AIM OF THE EXERCISE: Lines from the one containing "phylum: Chordata" through the last one in the data below: write them out word for word, and only them.

[Stored items from a collection]

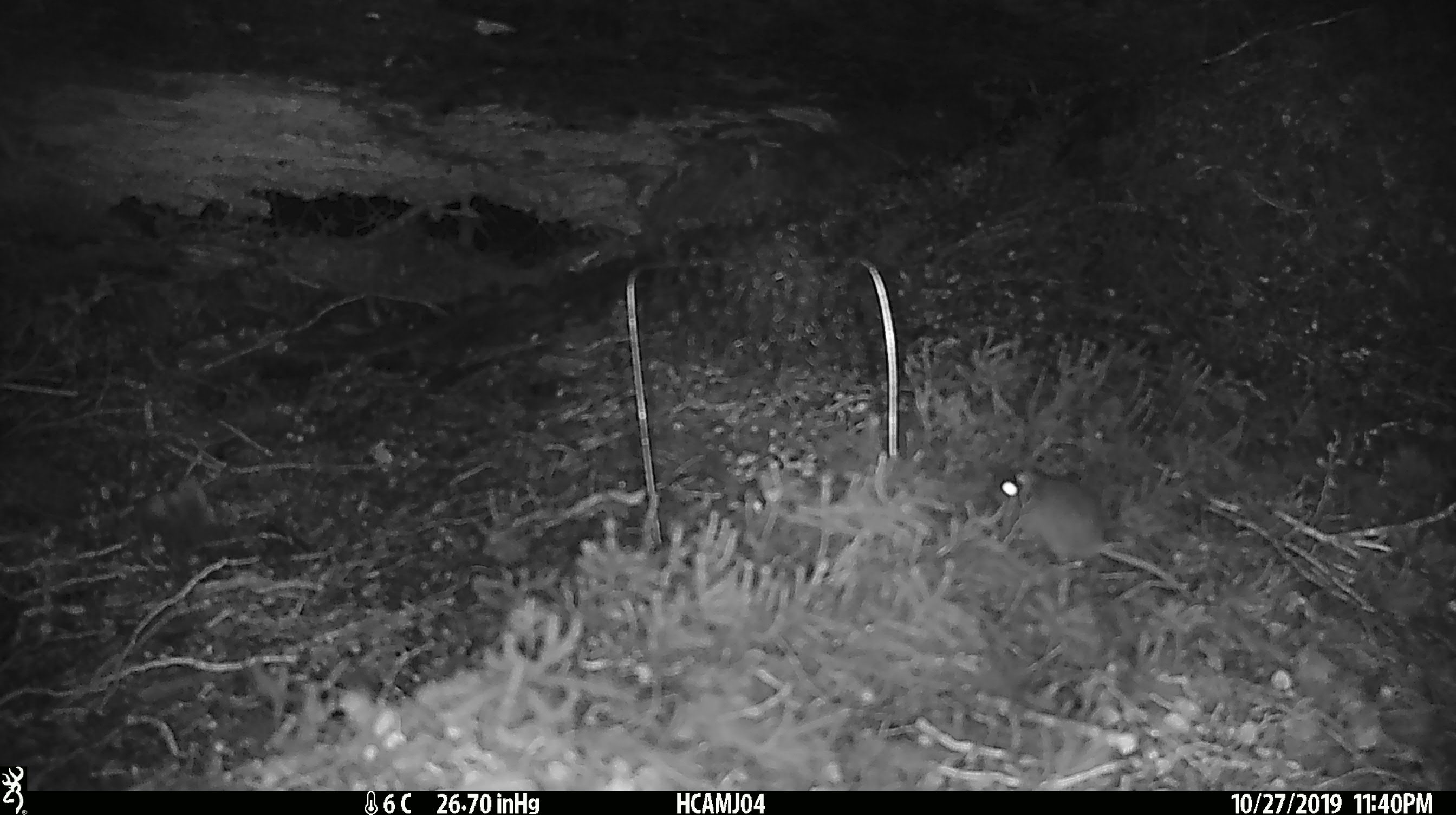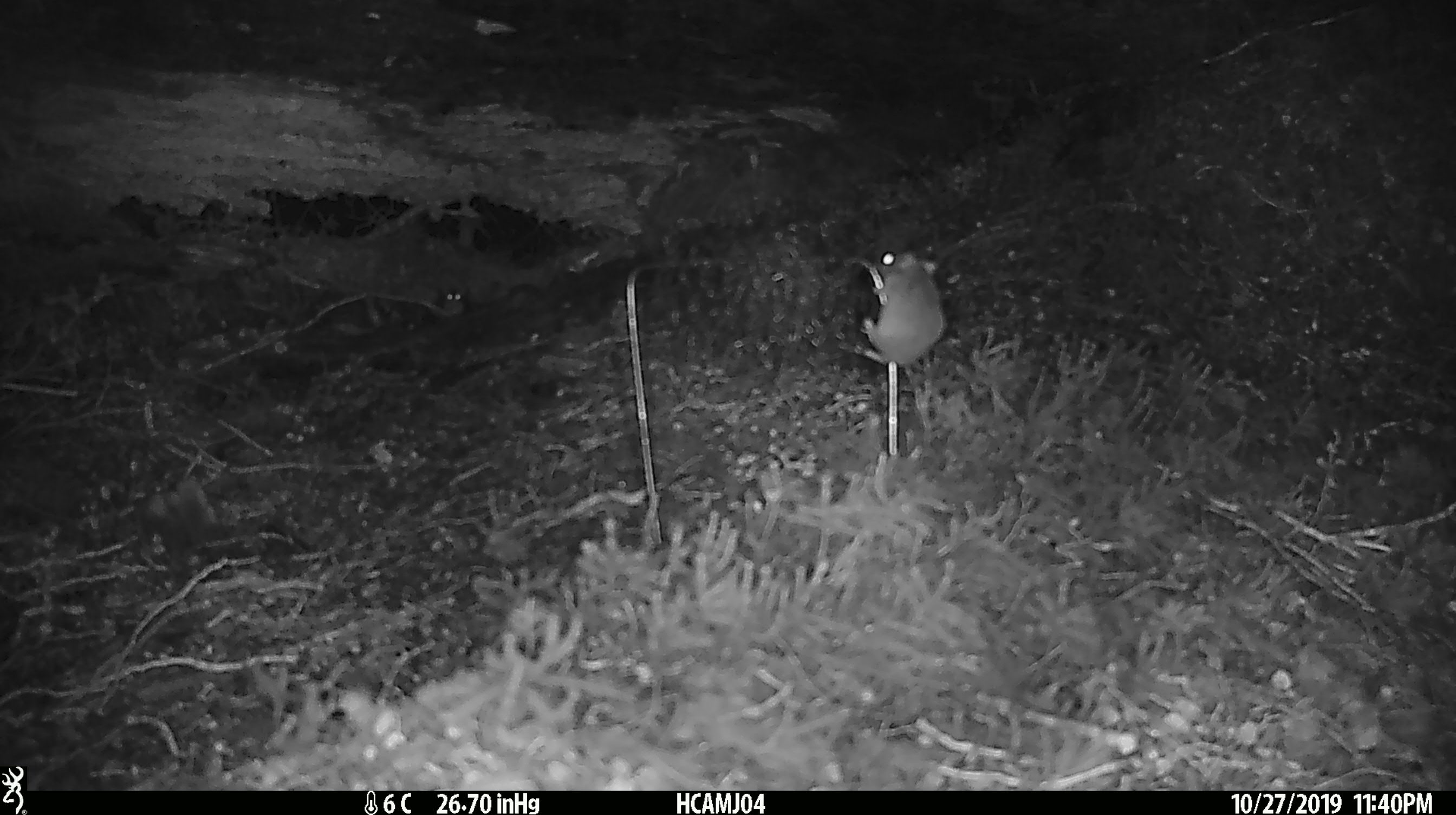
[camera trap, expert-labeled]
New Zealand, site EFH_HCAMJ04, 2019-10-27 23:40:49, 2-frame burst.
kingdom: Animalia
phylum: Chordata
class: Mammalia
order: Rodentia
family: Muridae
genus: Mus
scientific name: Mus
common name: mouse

EXPECTED OUTPUT:
phylum: Chordata
class: Mammalia
order: Rodentia
family: Muridae
genus: Mus
scientific name: Mus
common name: mouse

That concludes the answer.